One thing that I fail to understand is why, in 2004, we still have code that uses strcat, strcpy, sprintf or any of the other string functions that don’t take a buffer size input. Microsoft, Open source, etc all still use these functions. Why? Can you write safe code that uses these functions? Sure. Can you write unsafe code that uses the ‘n’ versions? Sure, but at least it won't buffer overrun. Why bother trying to figure out if a call site to strcpy is safe? Just replace it with StringCchCopy. It’s easy to do. Much easier then proving that the call sight is okay.
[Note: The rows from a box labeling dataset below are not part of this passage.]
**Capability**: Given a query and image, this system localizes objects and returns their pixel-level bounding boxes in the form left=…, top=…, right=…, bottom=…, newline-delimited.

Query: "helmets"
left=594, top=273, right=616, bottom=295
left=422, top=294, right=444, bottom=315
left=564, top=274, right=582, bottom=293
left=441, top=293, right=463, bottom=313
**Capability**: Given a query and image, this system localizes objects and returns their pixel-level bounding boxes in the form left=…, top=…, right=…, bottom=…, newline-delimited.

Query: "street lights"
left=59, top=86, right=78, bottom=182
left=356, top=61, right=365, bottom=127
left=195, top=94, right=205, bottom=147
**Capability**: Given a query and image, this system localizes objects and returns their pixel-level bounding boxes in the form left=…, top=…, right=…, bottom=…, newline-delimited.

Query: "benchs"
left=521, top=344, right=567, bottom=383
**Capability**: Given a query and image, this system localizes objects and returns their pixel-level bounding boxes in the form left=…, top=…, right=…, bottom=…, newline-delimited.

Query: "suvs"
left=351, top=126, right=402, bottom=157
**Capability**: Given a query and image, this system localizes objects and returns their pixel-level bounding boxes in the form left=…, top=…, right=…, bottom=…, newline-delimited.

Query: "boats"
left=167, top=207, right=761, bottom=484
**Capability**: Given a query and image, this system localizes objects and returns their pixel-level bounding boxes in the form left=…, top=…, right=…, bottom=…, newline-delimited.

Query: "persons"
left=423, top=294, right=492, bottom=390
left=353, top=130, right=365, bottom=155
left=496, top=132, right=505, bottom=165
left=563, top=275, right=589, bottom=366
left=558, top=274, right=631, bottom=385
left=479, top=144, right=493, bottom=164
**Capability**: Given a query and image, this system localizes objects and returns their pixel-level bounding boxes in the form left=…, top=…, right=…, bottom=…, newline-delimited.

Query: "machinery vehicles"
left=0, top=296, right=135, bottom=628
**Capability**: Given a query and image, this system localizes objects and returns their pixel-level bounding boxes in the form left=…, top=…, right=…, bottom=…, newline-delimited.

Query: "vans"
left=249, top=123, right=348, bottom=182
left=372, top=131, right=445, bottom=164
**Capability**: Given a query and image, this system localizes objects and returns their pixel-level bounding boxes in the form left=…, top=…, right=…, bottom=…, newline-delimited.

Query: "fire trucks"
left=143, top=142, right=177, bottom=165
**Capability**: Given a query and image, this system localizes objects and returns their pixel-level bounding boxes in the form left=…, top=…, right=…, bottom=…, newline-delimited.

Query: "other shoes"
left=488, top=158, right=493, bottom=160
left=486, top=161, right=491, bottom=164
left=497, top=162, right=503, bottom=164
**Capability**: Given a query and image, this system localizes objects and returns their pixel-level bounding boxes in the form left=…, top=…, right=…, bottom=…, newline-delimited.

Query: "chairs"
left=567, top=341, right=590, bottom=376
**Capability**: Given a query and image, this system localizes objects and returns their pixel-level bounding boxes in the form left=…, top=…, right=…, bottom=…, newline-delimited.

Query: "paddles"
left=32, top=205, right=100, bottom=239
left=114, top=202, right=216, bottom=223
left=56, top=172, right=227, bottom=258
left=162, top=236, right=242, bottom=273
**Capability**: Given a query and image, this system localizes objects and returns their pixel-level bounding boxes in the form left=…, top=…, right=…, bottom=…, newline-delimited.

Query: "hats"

What I would like to see is:

  1. The functions removed from the static versions of the CRT
  2. Add a regkey to disable the functions in the dynamic CRTs
  3. As a requirement before we ship a service pack, or new product, every call site removed

Oh, and if you think it is too hard to replace all the calls to strcpy. You can do this:

template <int CCH>

inline HRESULT SafeStrCopy(char (&szBuffer)[CCH], const char *szStr)

{

      C_ASSERT(CCH > 0);

      return StringCchCopy(szBuffer, CCH, szStr);

}

 

#define strcpy SafeStrCopy

This will automatically convert these kinds of calls to be safe:

      char buff[255];

      strcpy(buff, UserString);

And cause a compiler error on these calls:

      char* buff = new char[255];

      strcpy(buff, UserString);

In my experience, most call sites to strcpy look like the first example.